Die Gemeinde Wörth beantragt eine Geschwindigkeitsbegrenzung auf der Staatsstraße durch Hörlkofen.
30 km/h auf der gesamten Ortsdurchfahrt von Hörlkofen – dieses Ziel verfolgt die Gemeinde Wörth mit einem einstimmigen Beschluss, um für die Anwohner die Verkehrssituation erträglicher zu gestalten. „Innerörtliche Geschwindigkeitsbegrenzung auf 30 km/h“ lautet die offizielle Bezeichnung dafür. Eingeschlossen werden soll damit auch das geplante neue Siedlungsgebiet Hörlkofen Nord VI. „Danke, das ist ein starkes Signal“, kommentierte Bürgermeister Thomas Gneißl (ÜPWG) das einmütige Votum für einen Antrag, der nun ans Landratsamt und das Staatliche Bauamt Freising geht.

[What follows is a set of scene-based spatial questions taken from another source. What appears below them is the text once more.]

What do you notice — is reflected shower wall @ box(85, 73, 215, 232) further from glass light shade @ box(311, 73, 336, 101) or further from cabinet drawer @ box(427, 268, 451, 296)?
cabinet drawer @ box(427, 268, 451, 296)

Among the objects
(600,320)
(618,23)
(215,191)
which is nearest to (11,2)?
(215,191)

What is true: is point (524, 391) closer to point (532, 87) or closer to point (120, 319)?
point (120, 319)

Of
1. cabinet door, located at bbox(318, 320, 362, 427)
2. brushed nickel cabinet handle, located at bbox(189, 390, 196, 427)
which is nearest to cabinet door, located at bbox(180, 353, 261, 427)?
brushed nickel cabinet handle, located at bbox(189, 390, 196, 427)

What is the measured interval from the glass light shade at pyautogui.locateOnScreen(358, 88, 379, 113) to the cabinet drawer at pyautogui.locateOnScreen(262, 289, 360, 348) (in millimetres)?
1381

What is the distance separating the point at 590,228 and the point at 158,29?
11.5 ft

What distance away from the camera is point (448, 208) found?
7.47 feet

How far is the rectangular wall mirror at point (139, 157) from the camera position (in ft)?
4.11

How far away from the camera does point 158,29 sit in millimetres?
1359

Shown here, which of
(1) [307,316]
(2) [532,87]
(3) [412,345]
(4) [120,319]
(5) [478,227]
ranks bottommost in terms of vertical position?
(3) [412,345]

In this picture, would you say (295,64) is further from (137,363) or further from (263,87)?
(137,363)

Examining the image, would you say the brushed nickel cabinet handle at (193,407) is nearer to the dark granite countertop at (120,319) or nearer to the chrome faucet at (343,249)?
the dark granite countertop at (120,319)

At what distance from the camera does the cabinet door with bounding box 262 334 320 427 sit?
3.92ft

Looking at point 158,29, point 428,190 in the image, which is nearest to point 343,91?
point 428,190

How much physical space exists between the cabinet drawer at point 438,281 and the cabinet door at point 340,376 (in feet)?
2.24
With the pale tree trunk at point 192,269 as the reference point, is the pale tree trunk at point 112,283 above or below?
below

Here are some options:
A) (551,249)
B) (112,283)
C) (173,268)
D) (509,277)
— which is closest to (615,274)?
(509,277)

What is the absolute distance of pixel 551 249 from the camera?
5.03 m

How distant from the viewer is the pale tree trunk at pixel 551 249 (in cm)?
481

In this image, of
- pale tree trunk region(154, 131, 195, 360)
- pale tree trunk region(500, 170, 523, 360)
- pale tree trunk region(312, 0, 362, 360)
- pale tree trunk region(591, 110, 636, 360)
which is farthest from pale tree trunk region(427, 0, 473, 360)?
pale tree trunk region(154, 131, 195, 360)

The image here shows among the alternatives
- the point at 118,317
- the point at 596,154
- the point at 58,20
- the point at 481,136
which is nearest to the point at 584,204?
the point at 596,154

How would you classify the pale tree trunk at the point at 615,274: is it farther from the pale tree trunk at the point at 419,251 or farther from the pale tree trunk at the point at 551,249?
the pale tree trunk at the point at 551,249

Gneißl erläuterte, dass die Ortsdurchfahrt (Staatsstraße 2331) seit Inbetriebnahme der A94 eine „hohe Kfz-Belastung aufweist“. Besonders der Schwerlastverkehr habe signifikant zugenommen. Die lärmtechnische Untersuchung durch ein Fachbüro, das im Rahmen des Bebauungsplans Hörlkofen Nord VI damit beauftragt wurde, „hat zweifelsfrei ergeben, dass die hohe Lärmbelastung auf den Bestandsverkehr zurückzuführen ist“. Sie werde durch die Auswirkungen des Bebauungsplans unwesentlich erhöht.
Im Rahmen der Abwägung habe die Gemeinde überprüft, inwieweit Maßnahmen entlang der Staatsstraße möglich seien, um die Bevölkerung vor Lärm und Abgasen zu schützen – mit negativem Ergebnis: „Für aktive Lärmschutzmaßnahmen, etwa eine Lärmschutzwand, fehlen die notwendigen Grundstücke, um diese errichten zu können.“ Zudem würden zahlreiche Zufahrtsstraßen und Grundstückseinfahrten angrenzen, die notwendigerweise eine Schutzwand unterbrechen und diese „in weiten Bereichen wirkungslos“ machen würden.
Der Einsatz von lärmmindernden Asphaltbelägen sei bei Geschwindigkeiten bis 50 km/h keine relevante Alternative. Eine Reduktion auf 30 km/h sieht die Gemeinde als wirksame Möglichkeit, um den Verkehr zu beruhigen und für eine Lärmreduktion zu sorgen.
Zur Unterstützung des Antrags hat sich die Kommune eine Anwaltskanzlei zur Seite geholt. Parallel werden Stellungnahmen der Fachplanungsbüros für Immissionsschutz und Verkehr angefordert. In den Stellungnahmen betroffener Bürger zum Bebauungsplan Hörlkofen Nord VI im Rahmen der frühzeitigen Beteiligung waren der Verkehrslärm auf der Ortsdurchfahrt und ihre künftige Gestaltung ebenfalls ein zentrales Thema.
Teilweise würden durch den Schwerlastverkehr die Fenster wackeln. In einem anderen Schreiben wurde darauf hingewiesen, dass auf der stark frequentierten Straße sehr schnell gefahren werde. In ihren Antworten verwies die Gemeinde darauf, dass diese Probleme zwar nicht im Bebauungsplanverfahren geregelt werden könnten, dass aber die Möglichkeit einer Begrenzung auf 30 km/h geprüft werde.
Da das neue Baugebiet über einen Kreisverkehr angebunden werden soll, gab es auch hierzu Anmerkungen. Einerseits wurde die verkehrsberuhigende Wirkung begrüßt, andererseits befürchtet, dass die in den Kreisel einbiegenden Fahrzeuge nachts die umliegenden Grundstücke und Häuser beleuchten würden. Sichtschutzwände und Pflanzungen seien deshalb erforderlich.
Petra Schletter (Grüne) meinte, sie verstehe den Einwand, und führte den Bestandsschutz an. In der Abwägung wurde festgehalten, dass in einem dem Verfahren nachgelagerten Monitoring eine Begehung mit den Betroffenen durchgeführt wird, wenn der Kreisel umgesetzt ist, um die Lichteinwirkung zu überprüfen. Immergrüne Bepflanzungen als Blendschutz seien grundsätzlich vorstellbar, eine Sichtschutzwand „aus Gründen des Orts- und Landschaftsbilds“ nicht. Auch Grundstücksfragen wären noch zu klären. Auf Ebene des Bebauungsplans ergebe sich vorerst kein weiterer Handlungsbedarf.